さっそく入荷してきたブラックベイ クロノ S&G Ref.79363N-0007。ヴィンテージライクな印象の秘密はいったい…?
この時計が属するブラックベイ コレクションのルーツは、1950年代にチューダーが製造していたプロフェッショナル用のダイバーズウォッチです。イカ針、薔薇ロゴの入った大きなりゅうず、ドーム風防、リベットブレスなど、当時の意匠を散りばめたデザインが現代的なダイバーズウォッチに独特の雰囲気を与えています。
ブラックベイ コレクションは2012年に発表されるやいなや、迷走気味だったチューダーを一躍人気ブランドへと押し上げるほどの大成功を収めました。そしてその上位モデルとして2019年に誕生したのがブラックベイ クロノ S&Gです。ちなみにS&Gとはスティール&ゴールド、つまりはコンビモデルであることを指します。
ロレックスと違いゴールドの無垢モデルを展開しないチューダーにとって、S&Gはラグジュアリーな立ち位置にあるモデル。まずはブラック×ゴールド文字盤が発売され人気を得ました。今回ご紹介する2022年の新作モデルは、その流れを汲んだシャンパンゴールド×ブラック文字盤です。
当店ジャックロードでも人気のあるブラック文字盤とのツーショット
普通であれば、イエローゴールドの時計は華やかで派手な印象を持ち合わせるもの。ですがこのS&Gシリーズは、コレクションのコンセプトに合わせて華美になりすぎないように工夫が凝らされています。
イエローゴールドにあえてサテン仕上げが施されたブレスレットやりゅうず
その最たるものは、全てにサテン仕上げが施されたイエローゴールドパーツでしょう。この効果は非常に大きく、ヴィンテージライクな世界観へと大きく寄与しています。
同じコンビモデルであるロレックス デイトナと比較すれば、そのコンセプトの違いは明白です。ロレックスはデイトナのイエローゴールド全てにポリッシュ(鏡面)仕上げを施すことで、ラグジュアリー然とした華やかさを演出しています。
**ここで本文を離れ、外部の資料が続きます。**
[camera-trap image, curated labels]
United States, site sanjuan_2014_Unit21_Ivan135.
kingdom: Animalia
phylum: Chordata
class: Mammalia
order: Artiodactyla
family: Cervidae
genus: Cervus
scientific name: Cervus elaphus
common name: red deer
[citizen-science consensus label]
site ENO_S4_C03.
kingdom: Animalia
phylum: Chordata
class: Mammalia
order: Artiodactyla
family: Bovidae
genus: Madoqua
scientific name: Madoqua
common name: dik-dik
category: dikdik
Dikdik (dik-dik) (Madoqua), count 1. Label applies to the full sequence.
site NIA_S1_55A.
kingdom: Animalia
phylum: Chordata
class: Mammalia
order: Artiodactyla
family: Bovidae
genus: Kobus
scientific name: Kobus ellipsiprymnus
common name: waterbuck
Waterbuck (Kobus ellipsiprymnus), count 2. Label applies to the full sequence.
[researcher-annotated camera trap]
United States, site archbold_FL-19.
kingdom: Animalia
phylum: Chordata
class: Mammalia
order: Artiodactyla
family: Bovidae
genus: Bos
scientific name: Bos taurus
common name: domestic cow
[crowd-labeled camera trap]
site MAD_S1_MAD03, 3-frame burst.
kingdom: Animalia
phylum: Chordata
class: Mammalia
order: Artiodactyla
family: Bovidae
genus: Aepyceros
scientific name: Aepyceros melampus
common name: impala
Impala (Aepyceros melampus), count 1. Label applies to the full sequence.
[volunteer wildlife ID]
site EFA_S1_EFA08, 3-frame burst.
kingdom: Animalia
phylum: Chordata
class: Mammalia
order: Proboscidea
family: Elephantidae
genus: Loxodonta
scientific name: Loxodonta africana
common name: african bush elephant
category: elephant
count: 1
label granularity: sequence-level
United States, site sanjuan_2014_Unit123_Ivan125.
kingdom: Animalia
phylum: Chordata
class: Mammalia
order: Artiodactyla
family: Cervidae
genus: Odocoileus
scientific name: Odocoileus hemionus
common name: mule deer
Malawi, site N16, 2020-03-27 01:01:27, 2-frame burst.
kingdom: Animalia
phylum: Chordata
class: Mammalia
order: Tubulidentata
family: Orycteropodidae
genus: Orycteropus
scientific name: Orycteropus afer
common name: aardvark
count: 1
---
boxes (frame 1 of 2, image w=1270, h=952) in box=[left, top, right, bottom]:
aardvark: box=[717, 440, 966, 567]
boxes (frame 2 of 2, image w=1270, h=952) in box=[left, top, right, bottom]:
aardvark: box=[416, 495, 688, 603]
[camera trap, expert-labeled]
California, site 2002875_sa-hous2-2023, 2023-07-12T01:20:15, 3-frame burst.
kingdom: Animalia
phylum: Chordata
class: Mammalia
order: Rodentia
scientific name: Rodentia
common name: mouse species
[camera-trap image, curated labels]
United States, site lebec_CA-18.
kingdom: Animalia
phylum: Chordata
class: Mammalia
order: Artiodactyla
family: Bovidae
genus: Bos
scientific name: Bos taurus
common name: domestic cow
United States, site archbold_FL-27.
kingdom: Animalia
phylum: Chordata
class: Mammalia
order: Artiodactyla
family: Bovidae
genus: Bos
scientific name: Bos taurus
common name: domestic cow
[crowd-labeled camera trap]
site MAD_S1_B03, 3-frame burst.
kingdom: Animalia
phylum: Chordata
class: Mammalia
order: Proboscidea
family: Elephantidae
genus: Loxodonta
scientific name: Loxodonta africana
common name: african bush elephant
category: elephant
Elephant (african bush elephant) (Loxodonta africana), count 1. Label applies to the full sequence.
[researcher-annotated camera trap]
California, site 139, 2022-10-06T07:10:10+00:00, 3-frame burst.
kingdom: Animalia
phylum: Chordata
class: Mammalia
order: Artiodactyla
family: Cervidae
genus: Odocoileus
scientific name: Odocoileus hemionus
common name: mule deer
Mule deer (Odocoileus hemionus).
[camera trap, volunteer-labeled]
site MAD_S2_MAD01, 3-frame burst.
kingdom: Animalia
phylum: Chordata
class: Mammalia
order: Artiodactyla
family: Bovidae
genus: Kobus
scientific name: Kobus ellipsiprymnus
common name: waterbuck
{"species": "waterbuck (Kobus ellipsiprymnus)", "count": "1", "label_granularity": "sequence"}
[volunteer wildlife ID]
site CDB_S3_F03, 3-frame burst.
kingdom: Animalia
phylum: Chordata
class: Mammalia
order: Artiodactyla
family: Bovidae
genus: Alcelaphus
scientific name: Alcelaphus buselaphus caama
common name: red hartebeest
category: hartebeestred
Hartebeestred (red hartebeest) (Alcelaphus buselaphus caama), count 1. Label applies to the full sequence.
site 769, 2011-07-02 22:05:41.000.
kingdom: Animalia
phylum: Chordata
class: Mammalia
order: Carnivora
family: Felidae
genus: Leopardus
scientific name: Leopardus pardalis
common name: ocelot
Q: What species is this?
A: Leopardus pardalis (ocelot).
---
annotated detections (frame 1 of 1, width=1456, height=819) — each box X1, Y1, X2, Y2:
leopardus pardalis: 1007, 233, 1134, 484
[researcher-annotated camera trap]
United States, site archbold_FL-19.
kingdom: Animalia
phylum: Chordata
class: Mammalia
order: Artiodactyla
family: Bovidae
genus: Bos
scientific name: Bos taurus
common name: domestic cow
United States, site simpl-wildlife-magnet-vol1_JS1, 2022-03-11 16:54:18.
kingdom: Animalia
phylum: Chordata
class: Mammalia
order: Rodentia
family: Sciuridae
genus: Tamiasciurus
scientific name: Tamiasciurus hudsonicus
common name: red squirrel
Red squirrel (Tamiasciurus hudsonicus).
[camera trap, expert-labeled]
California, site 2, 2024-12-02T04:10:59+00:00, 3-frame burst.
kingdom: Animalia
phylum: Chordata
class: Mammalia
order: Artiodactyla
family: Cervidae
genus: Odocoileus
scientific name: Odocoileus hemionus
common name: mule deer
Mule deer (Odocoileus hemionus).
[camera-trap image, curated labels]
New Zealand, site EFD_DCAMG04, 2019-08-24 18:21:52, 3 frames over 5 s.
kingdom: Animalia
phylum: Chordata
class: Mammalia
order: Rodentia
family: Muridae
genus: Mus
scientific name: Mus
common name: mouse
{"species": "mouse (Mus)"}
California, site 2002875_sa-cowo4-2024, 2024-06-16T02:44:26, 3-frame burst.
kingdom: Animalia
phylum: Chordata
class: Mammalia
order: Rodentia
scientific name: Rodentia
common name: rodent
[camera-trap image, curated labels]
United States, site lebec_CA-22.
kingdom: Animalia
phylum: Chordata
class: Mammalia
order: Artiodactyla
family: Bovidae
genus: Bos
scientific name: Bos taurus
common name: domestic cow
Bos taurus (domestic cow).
ロレックス コスモグラフ デイトナ Ref.116503
デイトナのコンビモデルのゴールドパーツは全てポリッシュ仕上げが施されている
ロレックスとチューダー、かつてはパーツを共有した姉妹ブランドのクロノグラフウォッチでありながら、仕上がりの雰囲気は全く異なります。その目指す路線の違いが良い差別化となって、近年の熱狂的なチューダーファンを生みだしているともいえるでしょう。
2レジスターのクロノグラフがヴィンテージライクな雰囲気を演出
ブラックベイ クロノ S&Gをヴィンテージライクな雰囲気たらしめるもう1つの要因が、2レジスターのインダイヤルです。これは50年に及ぶチューダー クロノグラフの歴史に深く関係しています。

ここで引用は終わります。